* WHAT THE TASK REQUIRES: Update the material below by replacing "Rug" with "Carpet" and changing nothing else. Leave the pictures out and give only the text lines.

* DATA EXTRACT:
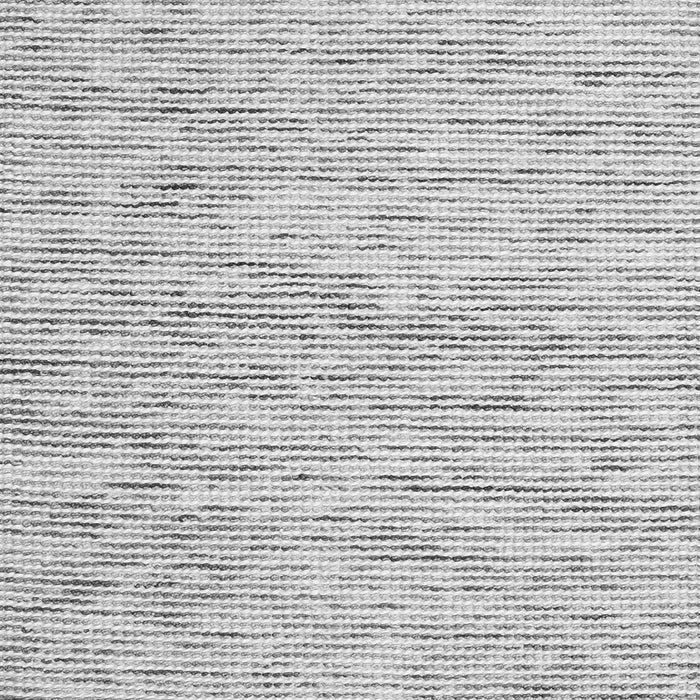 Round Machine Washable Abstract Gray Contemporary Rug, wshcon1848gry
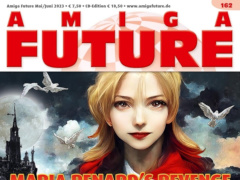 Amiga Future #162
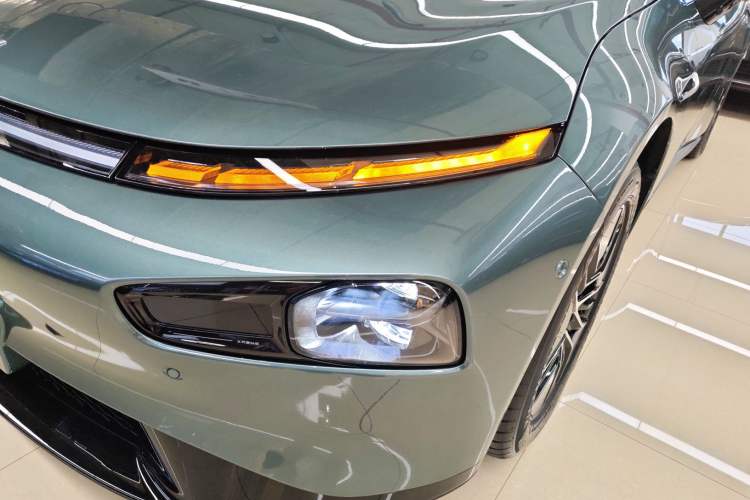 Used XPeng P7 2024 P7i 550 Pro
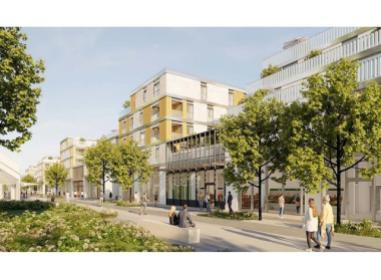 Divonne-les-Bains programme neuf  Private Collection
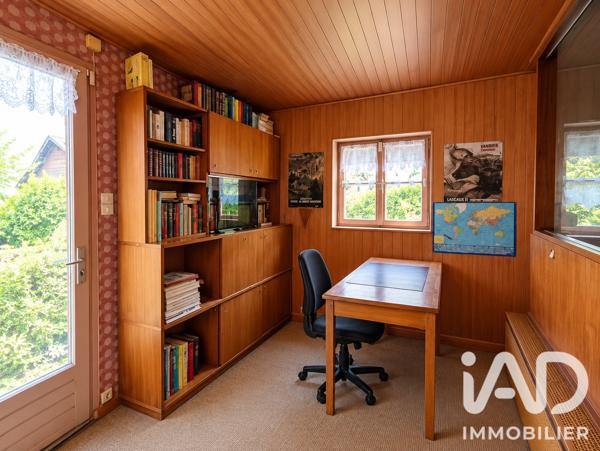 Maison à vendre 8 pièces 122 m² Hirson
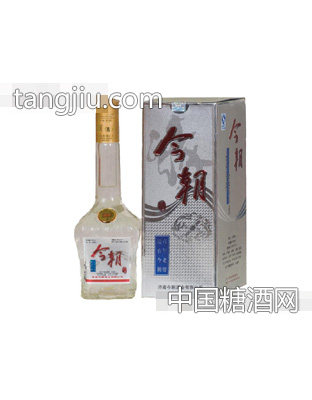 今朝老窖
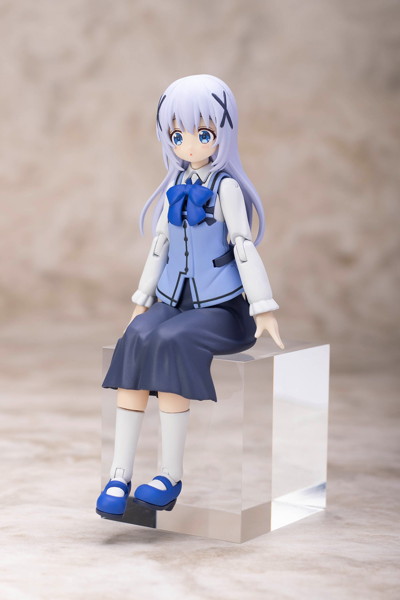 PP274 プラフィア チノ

* SOLUTION TO THIS PROBLEM:
 Round Machine Washable Abstract Gray Contemporary Carpet, wshcon1848gry
 Amiga Future #162
 Used XPeng P7 2024 P7i 550 Pro
 Divonne-les-Bains programme neuf  Private Collection
 Maison à vendre 8 pièces 122 m² Hirson
 今朝老窖
 PP274 プラフィア チノ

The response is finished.